* _To do_: Reproduce the text of each of the following items word for word, leaving out the pictures.

* _Data excerpts_:
-*-

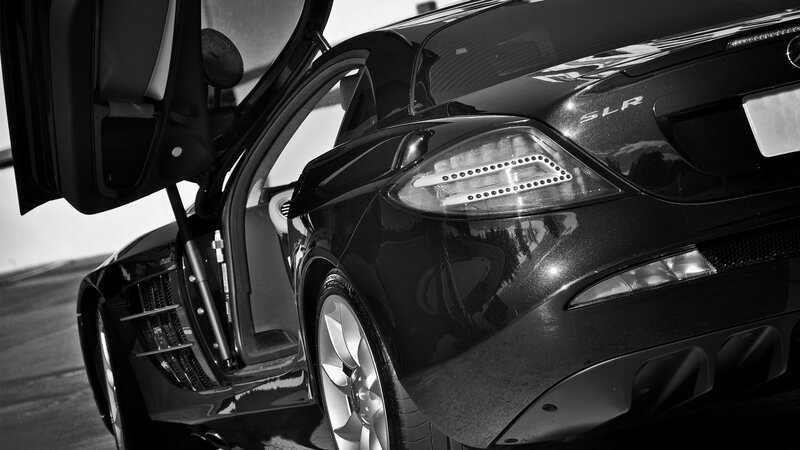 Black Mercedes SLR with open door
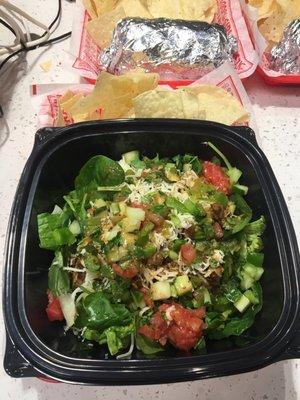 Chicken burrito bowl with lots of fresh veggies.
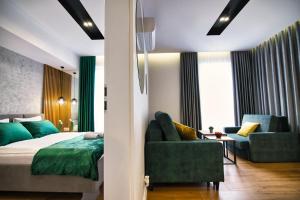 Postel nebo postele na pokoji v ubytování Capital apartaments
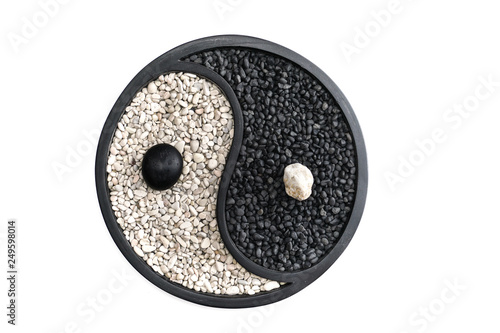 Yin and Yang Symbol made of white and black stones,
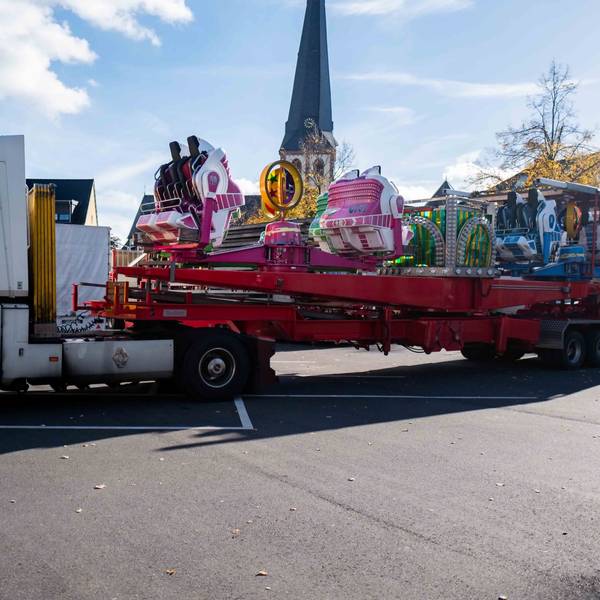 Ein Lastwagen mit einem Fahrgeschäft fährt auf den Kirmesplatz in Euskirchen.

-*-

* _Exercise solution_:
 Black Mercedes SLR with open door
 Chicken burrito bowl with lots of fresh veggies.
 Postel nebo postele na pokoji v ubytování Capital apartaments
 Yin and Yang Symbol made of white and black stones,
 Ein Lastwagen mit einem Fahrgeschäft fährt auf den Kirmesplatz in Euskirchen.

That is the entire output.